By the spring of 1411 the two men's defiance was threatening to provoke a diplomatic crisis. If the Anglo-Flemish truce were not renewed by 15 June, English wool and other goods in Flanders would be seized, with disastrous consequences, both for merchants and for the government's customs revenue; the Flemings, however, were demanding justice against Longe and Prendergast before renewing it. The great council of March 1411 thus ordered their arrest, but within a few days they had put to sea again with sufficient strength to seize eighteen ships within a month (sixteen Flemish, one Italian and one Prussian) before returning to Sussex to sell their plundered cargoes, one of their customers being the bishop of Chichester. The infuriated Prince Henry indicted them as traitors, called up the posses of the south-eastern shires and ordered their capture; Longe responded by sailing up the Rother to Smallhythe on 7 May and seizing a ship, the
Juliane
, said to belong to the prince himself.

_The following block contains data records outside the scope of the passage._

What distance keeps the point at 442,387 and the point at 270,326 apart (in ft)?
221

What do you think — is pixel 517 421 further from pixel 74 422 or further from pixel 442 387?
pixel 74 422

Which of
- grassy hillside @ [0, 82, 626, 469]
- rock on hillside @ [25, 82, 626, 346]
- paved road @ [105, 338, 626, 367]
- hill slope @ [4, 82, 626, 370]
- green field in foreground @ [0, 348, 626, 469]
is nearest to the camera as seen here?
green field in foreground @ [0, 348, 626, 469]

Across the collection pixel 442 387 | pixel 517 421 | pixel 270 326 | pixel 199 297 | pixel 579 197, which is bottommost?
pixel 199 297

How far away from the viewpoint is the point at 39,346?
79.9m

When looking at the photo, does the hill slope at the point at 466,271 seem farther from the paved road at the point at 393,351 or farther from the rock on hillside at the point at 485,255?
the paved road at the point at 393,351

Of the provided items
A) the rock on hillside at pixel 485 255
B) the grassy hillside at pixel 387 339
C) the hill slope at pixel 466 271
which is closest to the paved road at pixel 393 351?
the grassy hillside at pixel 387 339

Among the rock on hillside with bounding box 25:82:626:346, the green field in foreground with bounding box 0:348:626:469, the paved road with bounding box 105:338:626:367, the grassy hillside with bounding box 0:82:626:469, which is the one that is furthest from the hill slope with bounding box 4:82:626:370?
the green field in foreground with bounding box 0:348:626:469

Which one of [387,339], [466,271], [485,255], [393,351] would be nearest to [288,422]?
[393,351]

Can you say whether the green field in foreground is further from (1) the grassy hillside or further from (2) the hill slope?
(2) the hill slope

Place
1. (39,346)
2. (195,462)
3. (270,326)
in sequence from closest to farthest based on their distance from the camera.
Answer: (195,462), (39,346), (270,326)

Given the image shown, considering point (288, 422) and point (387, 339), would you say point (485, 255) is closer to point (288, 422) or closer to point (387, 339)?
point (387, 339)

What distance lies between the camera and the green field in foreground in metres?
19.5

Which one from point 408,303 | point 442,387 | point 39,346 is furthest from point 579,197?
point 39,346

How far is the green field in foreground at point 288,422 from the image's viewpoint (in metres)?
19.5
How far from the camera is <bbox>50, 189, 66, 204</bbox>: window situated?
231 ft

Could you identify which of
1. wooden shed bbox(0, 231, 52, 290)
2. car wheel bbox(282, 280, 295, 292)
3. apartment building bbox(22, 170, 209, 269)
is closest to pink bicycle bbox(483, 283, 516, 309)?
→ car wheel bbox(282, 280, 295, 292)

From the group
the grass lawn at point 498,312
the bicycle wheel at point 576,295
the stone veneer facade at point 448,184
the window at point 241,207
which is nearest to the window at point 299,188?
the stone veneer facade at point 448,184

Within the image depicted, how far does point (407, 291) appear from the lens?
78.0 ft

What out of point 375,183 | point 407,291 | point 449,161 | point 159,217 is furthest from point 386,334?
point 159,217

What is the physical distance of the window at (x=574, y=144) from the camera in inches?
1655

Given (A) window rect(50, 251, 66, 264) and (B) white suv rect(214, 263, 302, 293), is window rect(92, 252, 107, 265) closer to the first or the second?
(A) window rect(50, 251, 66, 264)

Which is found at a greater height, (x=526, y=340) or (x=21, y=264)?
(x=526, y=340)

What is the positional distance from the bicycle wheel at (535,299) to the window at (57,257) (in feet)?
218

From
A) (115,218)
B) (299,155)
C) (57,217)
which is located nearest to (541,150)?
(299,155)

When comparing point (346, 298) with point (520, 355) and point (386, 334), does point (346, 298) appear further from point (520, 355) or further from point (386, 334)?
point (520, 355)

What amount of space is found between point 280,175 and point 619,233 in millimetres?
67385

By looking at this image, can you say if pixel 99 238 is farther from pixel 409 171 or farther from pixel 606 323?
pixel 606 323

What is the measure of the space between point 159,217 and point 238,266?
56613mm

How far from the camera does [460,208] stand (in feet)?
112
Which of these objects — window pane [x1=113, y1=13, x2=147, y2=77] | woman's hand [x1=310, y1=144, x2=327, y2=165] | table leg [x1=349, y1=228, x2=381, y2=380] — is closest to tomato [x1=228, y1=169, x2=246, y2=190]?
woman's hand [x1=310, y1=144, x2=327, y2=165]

Four days later, with the Anglo-Flemish talks at Calais on the verge of collapse, the prince sent Admiral Beaufort to intercept the pair, with instructions to offer pardons to any of their associates who agreed to desert them.
27
When Beaufort caught up with him, Longe agreed to surrender in return for immunity, but when brought to London he was imprisoned in the Tower, while Prendergast fled to sanctuary at Westminster.
28
This enabled the truce with Flanders to be renewed, but the prince won few plaudits in England for taking a tough line: Walsingham expressed outrage at the treatment of Longe and Prendergast, and although he admitted the truth of some of the charges
against them he claimed that ‘all sorts of men’ begged the prince not to imprison them. This may well be true, for Prendergast was quickly released, and by May 1412 was once again raiding Normandy and Picardy and ravaging the lands of the king's old foe the count of St-Pol, this time apparently with the government's blessing. Longe secured his pardon in February 1413, a wise precaution with the prince about to come to the throne. On his return to Rye he received a hero's welcome, and three months later was elected to serve the borough in Henry V's first parliament.